Nel Q1, lenacapivir, somministrato due volte l’anno, ha generato 166 milioni di dollari di ricavi, superando le attese. Per il 2026 — primo anno completo di commercializzazione — Gilead si aspetta un traguardo a nove zeri, con prospettive di crescita costante nei prossimi anni grazie all’ampliamento dell’accesso alle opzioni di prevenzione dell’HIV.
La crescita della PrEP sostiene anche l’intero portafoglio HIV di Gilead, che nel primo trimestre 2026 ha raggiunto 5 miliardi di dollari di ricavi, in aumento del 10% su base annua. Biktarvy (bictegravir/emtricitabina/tenofovir alafenamide) ha generato 3,4 miliardi di dollari, mentre Descovy (emtricitabina/tenofovir alafenamide) ha registrato una crescita del 38%, attestandosi a 807 milioni.
Sul fronte dello sviluppo, Gilead guarda già alle possibili combinazioni basate su lenacapivir.
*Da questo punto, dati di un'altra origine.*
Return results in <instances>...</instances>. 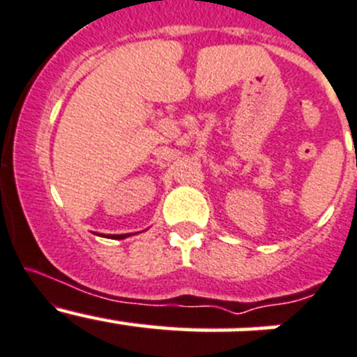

Per la prima, un’associazione in singola compressa con bictegravir destinata ai pazienti con HIV con carica virale soppressa, è attesa una decisione della FDA ad agosto.
Per quanto riguarda l’intero business HIV, l’azienda prevede per il 2026 una crescita dell’8% e ricavi compresi tra i 30 e i 30,4 miliardi di dollari. Destinate a rafforzarsi anche le aree epatologiche e oncologiche, con Livdelzi (seladelpar) in forte crescita nella colangite biliare primitiva.
In uno scenario in cui prevenzione, long-acting e semplificazione dei regimi terapeutici stanno ridisegnando il mercato HIV, lenacapivir si conferma per Gilead non solo un nuovo prodotto, ma un tassello centrale della strategia di lungo periodo.